Il prigioniero mugola qualcosa, e io mi avvicino a lui. Mi chino, e in fretta sciolgo il bavaglio, e lui riprende a respirare; ha il fiatone. "Grazie" balbetta, e poco dopo aggiunge qualcosa che mi fa rabbrividire: "Hancillas".
"Come fai a sapere il mio nome?"
Lui ridacchia, e respira sempre più a fatica. "Hancillas, tu e la tua famiglia... voi, avete una missione, ma è presto per" e tossisce interrompendo la frase. C'è qualcosa che non va, ma la mia percezione Jedi non mi permette di capire cos'è che gli è successo. So solo che sta provando del dolore, e questo potrebbe voler dire molte cose.
"E' presto per agire.

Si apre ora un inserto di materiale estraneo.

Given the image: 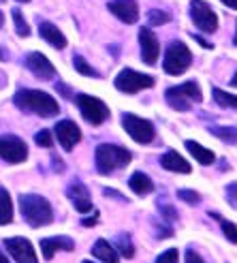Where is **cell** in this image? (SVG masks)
I'll return each instance as SVG.
<instances>
[{
    "instance_id": "cell-13",
    "label": "cell",
    "mask_w": 237,
    "mask_h": 263,
    "mask_svg": "<svg viewBox=\"0 0 237 263\" xmlns=\"http://www.w3.org/2000/svg\"><path fill=\"white\" fill-rule=\"evenodd\" d=\"M26 67H28V71L34 77H38V80H54V75H56L54 64H51L47 60V56H43L41 51H32V54L26 56Z\"/></svg>"
},
{
    "instance_id": "cell-1",
    "label": "cell",
    "mask_w": 237,
    "mask_h": 263,
    "mask_svg": "<svg viewBox=\"0 0 237 263\" xmlns=\"http://www.w3.org/2000/svg\"><path fill=\"white\" fill-rule=\"evenodd\" d=\"M15 107L26 111V114H34V116H43V118H51L60 111L58 101L41 90H32V88H24L19 90L15 97H13Z\"/></svg>"
},
{
    "instance_id": "cell-42",
    "label": "cell",
    "mask_w": 237,
    "mask_h": 263,
    "mask_svg": "<svg viewBox=\"0 0 237 263\" xmlns=\"http://www.w3.org/2000/svg\"><path fill=\"white\" fill-rule=\"evenodd\" d=\"M0 263H11V261L7 259V255H5L3 251H0Z\"/></svg>"
},
{
    "instance_id": "cell-23",
    "label": "cell",
    "mask_w": 237,
    "mask_h": 263,
    "mask_svg": "<svg viewBox=\"0 0 237 263\" xmlns=\"http://www.w3.org/2000/svg\"><path fill=\"white\" fill-rule=\"evenodd\" d=\"M13 220V201L9 197V191L0 186V225H9Z\"/></svg>"
},
{
    "instance_id": "cell-27",
    "label": "cell",
    "mask_w": 237,
    "mask_h": 263,
    "mask_svg": "<svg viewBox=\"0 0 237 263\" xmlns=\"http://www.w3.org/2000/svg\"><path fill=\"white\" fill-rule=\"evenodd\" d=\"M73 64H75L77 73H82V75H86V77H101V73H96L94 69H92L90 64L86 62L84 56H75V58H73Z\"/></svg>"
},
{
    "instance_id": "cell-10",
    "label": "cell",
    "mask_w": 237,
    "mask_h": 263,
    "mask_svg": "<svg viewBox=\"0 0 237 263\" xmlns=\"http://www.w3.org/2000/svg\"><path fill=\"white\" fill-rule=\"evenodd\" d=\"M190 17L194 22V26L203 32H216L218 28V17L216 13L212 11V7H209L205 0H192L190 3Z\"/></svg>"
},
{
    "instance_id": "cell-46",
    "label": "cell",
    "mask_w": 237,
    "mask_h": 263,
    "mask_svg": "<svg viewBox=\"0 0 237 263\" xmlns=\"http://www.w3.org/2000/svg\"><path fill=\"white\" fill-rule=\"evenodd\" d=\"M82 263H92V261H82Z\"/></svg>"
},
{
    "instance_id": "cell-24",
    "label": "cell",
    "mask_w": 237,
    "mask_h": 263,
    "mask_svg": "<svg viewBox=\"0 0 237 263\" xmlns=\"http://www.w3.org/2000/svg\"><path fill=\"white\" fill-rule=\"evenodd\" d=\"M115 251L120 253L122 257H126V259H133L135 257V246H133V240H130V235H126V233H120L115 238Z\"/></svg>"
},
{
    "instance_id": "cell-12",
    "label": "cell",
    "mask_w": 237,
    "mask_h": 263,
    "mask_svg": "<svg viewBox=\"0 0 237 263\" xmlns=\"http://www.w3.org/2000/svg\"><path fill=\"white\" fill-rule=\"evenodd\" d=\"M54 133H56V139H58V143L60 146L67 150V152H71L79 141H82V130H79V126L73 122V120H62V122H58L56 124V128H54Z\"/></svg>"
},
{
    "instance_id": "cell-11",
    "label": "cell",
    "mask_w": 237,
    "mask_h": 263,
    "mask_svg": "<svg viewBox=\"0 0 237 263\" xmlns=\"http://www.w3.org/2000/svg\"><path fill=\"white\" fill-rule=\"evenodd\" d=\"M5 248L17 263H38L34 246L26 238H9V240H5Z\"/></svg>"
},
{
    "instance_id": "cell-32",
    "label": "cell",
    "mask_w": 237,
    "mask_h": 263,
    "mask_svg": "<svg viewBox=\"0 0 237 263\" xmlns=\"http://www.w3.org/2000/svg\"><path fill=\"white\" fill-rule=\"evenodd\" d=\"M34 141H36V146H41V148H51V143H54V139H51V133L49 130H38V133L34 135Z\"/></svg>"
},
{
    "instance_id": "cell-25",
    "label": "cell",
    "mask_w": 237,
    "mask_h": 263,
    "mask_svg": "<svg viewBox=\"0 0 237 263\" xmlns=\"http://www.w3.org/2000/svg\"><path fill=\"white\" fill-rule=\"evenodd\" d=\"M212 95H214V101L220 105V107H227V109H235V107H237V99H235V95H229V92L220 90V88H214V90H212Z\"/></svg>"
},
{
    "instance_id": "cell-19",
    "label": "cell",
    "mask_w": 237,
    "mask_h": 263,
    "mask_svg": "<svg viewBox=\"0 0 237 263\" xmlns=\"http://www.w3.org/2000/svg\"><path fill=\"white\" fill-rule=\"evenodd\" d=\"M38 34H41V39H45L51 47H56V49L67 47V39H64V34L51 22H41L38 24Z\"/></svg>"
},
{
    "instance_id": "cell-26",
    "label": "cell",
    "mask_w": 237,
    "mask_h": 263,
    "mask_svg": "<svg viewBox=\"0 0 237 263\" xmlns=\"http://www.w3.org/2000/svg\"><path fill=\"white\" fill-rule=\"evenodd\" d=\"M11 15H13V24H15V32H17L19 36H28V34H30V26L26 24L22 11H19V9H13Z\"/></svg>"
},
{
    "instance_id": "cell-30",
    "label": "cell",
    "mask_w": 237,
    "mask_h": 263,
    "mask_svg": "<svg viewBox=\"0 0 237 263\" xmlns=\"http://www.w3.org/2000/svg\"><path fill=\"white\" fill-rule=\"evenodd\" d=\"M177 199H182L184 203H188V205H196V203L201 201V197H199V193H194V191L180 189L177 191Z\"/></svg>"
},
{
    "instance_id": "cell-7",
    "label": "cell",
    "mask_w": 237,
    "mask_h": 263,
    "mask_svg": "<svg viewBox=\"0 0 237 263\" xmlns=\"http://www.w3.org/2000/svg\"><path fill=\"white\" fill-rule=\"evenodd\" d=\"M122 126L137 143H152L154 137H156L154 124L150 120H146V118L135 116V114H124L122 116Z\"/></svg>"
},
{
    "instance_id": "cell-35",
    "label": "cell",
    "mask_w": 237,
    "mask_h": 263,
    "mask_svg": "<svg viewBox=\"0 0 237 263\" xmlns=\"http://www.w3.org/2000/svg\"><path fill=\"white\" fill-rule=\"evenodd\" d=\"M184 261H186V263H207L196 251H186V255H184Z\"/></svg>"
},
{
    "instance_id": "cell-38",
    "label": "cell",
    "mask_w": 237,
    "mask_h": 263,
    "mask_svg": "<svg viewBox=\"0 0 237 263\" xmlns=\"http://www.w3.org/2000/svg\"><path fill=\"white\" fill-rule=\"evenodd\" d=\"M235 189H237V186H235V182H231V186L227 189V193H229V201H231V208H235V205H237V203H235Z\"/></svg>"
},
{
    "instance_id": "cell-34",
    "label": "cell",
    "mask_w": 237,
    "mask_h": 263,
    "mask_svg": "<svg viewBox=\"0 0 237 263\" xmlns=\"http://www.w3.org/2000/svg\"><path fill=\"white\" fill-rule=\"evenodd\" d=\"M158 208H161V216H165L169 222H173V220H177V212H175V210L173 208H171V205H165V203H161V201H158Z\"/></svg>"
},
{
    "instance_id": "cell-2",
    "label": "cell",
    "mask_w": 237,
    "mask_h": 263,
    "mask_svg": "<svg viewBox=\"0 0 237 263\" xmlns=\"http://www.w3.org/2000/svg\"><path fill=\"white\" fill-rule=\"evenodd\" d=\"M19 210H22L24 220L34 229L45 227V225H49V222L54 220V210H51V203L41 195H22L19 197Z\"/></svg>"
},
{
    "instance_id": "cell-41",
    "label": "cell",
    "mask_w": 237,
    "mask_h": 263,
    "mask_svg": "<svg viewBox=\"0 0 237 263\" xmlns=\"http://www.w3.org/2000/svg\"><path fill=\"white\" fill-rule=\"evenodd\" d=\"M222 3H225L229 9H233V11L237 9V0H222Z\"/></svg>"
},
{
    "instance_id": "cell-40",
    "label": "cell",
    "mask_w": 237,
    "mask_h": 263,
    "mask_svg": "<svg viewBox=\"0 0 237 263\" xmlns=\"http://www.w3.org/2000/svg\"><path fill=\"white\" fill-rule=\"evenodd\" d=\"M54 169H56V172H64V165H62L60 159H54Z\"/></svg>"
},
{
    "instance_id": "cell-6",
    "label": "cell",
    "mask_w": 237,
    "mask_h": 263,
    "mask_svg": "<svg viewBox=\"0 0 237 263\" xmlns=\"http://www.w3.org/2000/svg\"><path fill=\"white\" fill-rule=\"evenodd\" d=\"M75 103L79 111H82L84 120H88L90 124H103L105 120L109 118V107L105 105L101 99L96 97H90V95H77L75 97Z\"/></svg>"
},
{
    "instance_id": "cell-9",
    "label": "cell",
    "mask_w": 237,
    "mask_h": 263,
    "mask_svg": "<svg viewBox=\"0 0 237 263\" xmlns=\"http://www.w3.org/2000/svg\"><path fill=\"white\" fill-rule=\"evenodd\" d=\"M0 159L17 165L28 159V146L26 141L15 137V135H0Z\"/></svg>"
},
{
    "instance_id": "cell-15",
    "label": "cell",
    "mask_w": 237,
    "mask_h": 263,
    "mask_svg": "<svg viewBox=\"0 0 237 263\" xmlns=\"http://www.w3.org/2000/svg\"><path fill=\"white\" fill-rule=\"evenodd\" d=\"M67 197L71 199V203L75 205L77 212H82V214H88L90 210H92V197H90V191L84 186L82 182H71L69 184V189H67Z\"/></svg>"
},
{
    "instance_id": "cell-5",
    "label": "cell",
    "mask_w": 237,
    "mask_h": 263,
    "mask_svg": "<svg viewBox=\"0 0 237 263\" xmlns=\"http://www.w3.org/2000/svg\"><path fill=\"white\" fill-rule=\"evenodd\" d=\"M190 64H192V54L182 41H173L167 47L163 60V69L167 75H182Z\"/></svg>"
},
{
    "instance_id": "cell-8",
    "label": "cell",
    "mask_w": 237,
    "mask_h": 263,
    "mask_svg": "<svg viewBox=\"0 0 237 263\" xmlns=\"http://www.w3.org/2000/svg\"><path fill=\"white\" fill-rule=\"evenodd\" d=\"M113 84H115V88L120 92H126V95H137L139 90H146V88L154 86V77L137 73L133 69H124V71L117 73Z\"/></svg>"
},
{
    "instance_id": "cell-33",
    "label": "cell",
    "mask_w": 237,
    "mask_h": 263,
    "mask_svg": "<svg viewBox=\"0 0 237 263\" xmlns=\"http://www.w3.org/2000/svg\"><path fill=\"white\" fill-rule=\"evenodd\" d=\"M220 220V227H222V231H225V235H227V240L231 242V244H235L237 242V235H235V225L233 222H229V220H222V218H218Z\"/></svg>"
},
{
    "instance_id": "cell-21",
    "label": "cell",
    "mask_w": 237,
    "mask_h": 263,
    "mask_svg": "<svg viewBox=\"0 0 237 263\" xmlns=\"http://www.w3.org/2000/svg\"><path fill=\"white\" fill-rule=\"evenodd\" d=\"M128 186L130 191H133L135 195H150L154 191V182L148 174H143V172H135L133 176H130L128 180Z\"/></svg>"
},
{
    "instance_id": "cell-36",
    "label": "cell",
    "mask_w": 237,
    "mask_h": 263,
    "mask_svg": "<svg viewBox=\"0 0 237 263\" xmlns=\"http://www.w3.org/2000/svg\"><path fill=\"white\" fill-rule=\"evenodd\" d=\"M173 229L171 227H156V238H171Z\"/></svg>"
},
{
    "instance_id": "cell-31",
    "label": "cell",
    "mask_w": 237,
    "mask_h": 263,
    "mask_svg": "<svg viewBox=\"0 0 237 263\" xmlns=\"http://www.w3.org/2000/svg\"><path fill=\"white\" fill-rule=\"evenodd\" d=\"M180 261V253L177 248H169V251L161 253V257H158L154 263H177Z\"/></svg>"
},
{
    "instance_id": "cell-16",
    "label": "cell",
    "mask_w": 237,
    "mask_h": 263,
    "mask_svg": "<svg viewBox=\"0 0 237 263\" xmlns=\"http://www.w3.org/2000/svg\"><path fill=\"white\" fill-rule=\"evenodd\" d=\"M109 11L120 22H124V24H135L139 20L137 0H111V3H109Z\"/></svg>"
},
{
    "instance_id": "cell-3",
    "label": "cell",
    "mask_w": 237,
    "mask_h": 263,
    "mask_svg": "<svg viewBox=\"0 0 237 263\" xmlns=\"http://www.w3.org/2000/svg\"><path fill=\"white\" fill-rule=\"evenodd\" d=\"M130 159H133V154L122 146H115V143H101L94 152L96 172L103 176H109L115 172V169L126 167L130 163Z\"/></svg>"
},
{
    "instance_id": "cell-18",
    "label": "cell",
    "mask_w": 237,
    "mask_h": 263,
    "mask_svg": "<svg viewBox=\"0 0 237 263\" xmlns=\"http://www.w3.org/2000/svg\"><path fill=\"white\" fill-rule=\"evenodd\" d=\"M161 165L167 169V172H175V174H190L192 167L190 163L184 159V156H180L175 150H169L161 156Z\"/></svg>"
},
{
    "instance_id": "cell-29",
    "label": "cell",
    "mask_w": 237,
    "mask_h": 263,
    "mask_svg": "<svg viewBox=\"0 0 237 263\" xmlns=\"http://www.w3.org/2000/svg\"><path fill=\"white\" fill-rule=\"evenodd\" d=\"M167 22H171V15H169L167 11L152 9V11L148 13V24H150V26H163V24H167Z\"/></svg>"
},
{
    "instance_id": "cell-39",
    "label": "cell",
    "mask_w": 237,
    "mask_h": 263,
    "mask_svg": "<svg viewBox=\"0 0 237 263\" xmlns=\"http://www.w3.org/2000/svg\"><path fill=\"white\" fill-rule=\"evenodd\" d=\"M96 216H98V212H94V216H92V218H84V220H82V225H84V227H92V225H96V220H98Z\"/></svg>"
},
{
    "instance_id": "cell-37",
    "label": "cell",
    "mask_w": 237,
    "mask_h": 263,
    "mask_svg": "<svg viewBox=\"0 0 237 263\" xmlns=\"http://www.w3.org/2000/svg\"><path fill=\"white\" fill-rule=\"evenodd\" d=\"M103 193L107 195V197H115L117 201H126V199H124V195H120V193H117V191H113V189H105Z\"/></svg>"
},
{
    "instance_id": "cell-4",
    "label": "cell",
    "mask_w": 237,
    "mask_h": 263,
    "mask_svg": "<svg viewBox=\"0 0 237 263\" xmlns=\"http://www.w3.org/2000/svg\"><path fill=\"white\" fill-rule=\"evenodd\" d=\"M165 99L173 109L177 111H188L192 103H201L203 95L196 82H184L182 86H173L165 92Z\"/></svg>"
},
{
    "instance_id": "cell-22",
    "label": "cell",
    "mask_w": 237,
    "mask_h": 263,
    "mask_svg": "<svg viewBox=\"0 0 237 263\" xmlns=\"http://www.w3.org/2000/svg\"><path fill=\"white\" fill-rule=\"evenodd\" d=\"M186 148H188V152L194 156V161L199 163V165H212V163L216 161V156H214L212 150L203 148L201 143H196V141H192V139L186 141Z\"/></svg>"
},
{
    "instance_id": "cell-45",
    "label": "cell",
    "mask_w": 237,
    "mask_h": 263,
    "mask_svg": "<svg viewBox=\"0 0 237 263\" xmlns=\"http://www.w3.org/2000/svg\"><path fill=\"white\" fill-rule=\"evenodd\" d=\"M17 3H30V0H17Z\"/></svg>"
},
{
    "instance_id": "cell-44",
    "label": "cell",
    "mask_w": 237,
    "mask_h": 263,
    "mask_svg": "<svg viewBox=\"0 0 237 263\" xmlns=\"http://www.w3.org/2000/svg\"><path fill=\"white\" fill-rule=\"evenodd\" d=\"M3 22H5V15H3V13H0V26H3Z\"/></svg>"
},
{
    "instance_id": "cell-14",
    "label": "cell",
    "mask_w": 237,
    "mask_h": 263,
    "mask_svg": "<svg viewBox=\"0 0 237 263\" xmlns=\"http://www.w3.org/2000/svg\"><path fill=\"white\" fill-rule=\"evenodd\" d=\"M139 45H141V60L146 64H156L158 54H161V45H158V39L150 28L139 30Z\"/></svg>"
},
{
    "instance_id": "cell-20",
    "label": "cell",
    "mask_w": 237,
    "mask_h": 263,
    "mask_svg": "<svg viewBox=\"0 0 237 263\" xmlns=\"http://www.w3.org/2000/svg\"><path fill=\"white\" fill-rule=\"evenodd\" d=\"M92 255L96 259H101L103 263H117L120 261V255H117L113 244H109L107 240H96L94 246H92Z\"/></svg>"
},
{
    "instance_id": "cell-17",
    "label": "cell",
    "mask_w": 237,
    "mask_h": 263,
    "mask_svg": "<svg viewBox=\"0 0 237 263\" xmlns=\"http://www.w3.org/2000/svg\"><path fill=\"white\" fill-rule=\"evenodd\" d=\"M75 248V242L71 238H67V235H58V238H43L41 240V253L43 257L49 261V259H54V255L58 251H67L71 253Z\"/></svg>"
},
{
    "instance_id": "cell-28",
    "label": "cell",
    "mask_w": 237,
    "mask_h": 263,
    "mask_svg": "<svg viewBox=\"0 0 237 263\" xmlns=\"http://www.w3.org/2000/svg\"><path fill=\"white\" fill-rule=\"evenodd\" d=\"M212 135L220 137L222 141L227 143H235V126H212Z\"/></svg>"
},
{
    "instance_id": "cell-43",
    "label": "cell",
    "mask_w": 237,
    "mask_h": 263,
    "mask_svg": "<svg viewBox=\"0 0 237 263\" xmlns=\"http://www.w3.org/2000/svg\"><path fill=\"white\" fill-rule=\"evenodd\" d=\"M9 58V54H7V51L3 49V47H0V60H7Z\"/></svg>"
}]
</instances>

Devi trovarli, tutti, prima che..." e si ferma un'altra volta per tossire. "... il veleno..." mugola, e allora notò le venature violacee che stanno percorrendo la sua pelle. "Il veleno mi ucciderà e... e io non ce la farò, ma tu devi trovarli, prima che..."
C'è un lampo, e un attimo dopo il Chiss emette un ultimo rantolo e giace disteso. Mi volto di scatto e percependo la presenza di uno dei tirapiedi lancio il vibrocoltello, che affonda fino all'elsa nel giubbetto parablaster del nemico.
Mi sono stancata: devo uscire da questa nave, e ho fin troppi motivi per farlo.